Когда архиепископ закончил говорит и поднял руки, широко их раставив, к небу, генерал-фельдвахмейстер Громогоров вскочил на ноги и демонстративно аплодировал с полминуты, после чего эффектно развернулся на каблуках и засеменил к выходу.

Генерал Фундамент, с трудом сдерживая зевоту, перекрестился и так же пошёл на выход, за ним поспешили, как утята за уткой, жандармская охрана и Бернхард фон Плюйс. Те, кто не спал, поспешили покинуть готический свод и выйти на городской воздух, но только не полковник Котиха. Всю проповедь он сидел в задумчивости на задней скамье и держался большим и указательным пальцами за подбородок. Обернувшись в след генералу Фундаменту, он встал и направился к архиепископу, который уже сошёл с амвона.

- Святой отец!

Архиепископ оглянулся.
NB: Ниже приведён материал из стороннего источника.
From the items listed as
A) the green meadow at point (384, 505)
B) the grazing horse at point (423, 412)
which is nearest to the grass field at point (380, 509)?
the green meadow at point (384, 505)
К нему подошёл полковник Котиха, встал на колено, склонил голову и сложил руки в молитвенной позе.

- Благословите, святой отец.

- На что же тебя благословить, раб божий Сидор?

- На еврейский погром, святой отец.

Глаза архиепископа зажглись.

- Ты помнишь мою долю, раб божий Сидор?

- Сорок процентов, святой отец.

Рука архиепископа сложила пальцы для крестного знамения.

- Тогда благословяю, раб божий Сидор.

- Благодарю, святой отец.

Полковник Котиха поднялся и поцеловал руку архиепископа, после чего направился вдоль нефа к выходу, будя по дороге задремавших товарищей хлопком по плечу, провозглашая при этом:

- Господа офицеры, оружие к бою. Или вы забыли, что у нас на сегодня намеченно?

Евреи жили по старой европейской традиции обособленно, в своём уютном квартальчике, которому в тот воскресный день предстояло стать объектом погрома.

А началось всё с того, что к безоружным евреям вломились несколько десятков вооруженных офицеров рассыпающейся на глазах императорской армии. Они врывались в дома, избивали, не щадя ни кого, и забирали самое ценное и то, что хоть мало-мальски имеет цену. Тех, кто оказывал сопротивление, безжалостно убивали. Убивали офицеры и тех, кто выбегал на улицу. Им вспарывали животы, выкалывали глаза, вырезали латинские кресты на груди и спине и звёзды Давида на плечах, рубили шашками, калечили и убивали и другими изощрёнными способами. Особенно отличился полковник Котиха: выхватив за ноги из коляски младенца зарубленной им только что матери, он замахнулся и разбил ему голову об каменную стену синагоги.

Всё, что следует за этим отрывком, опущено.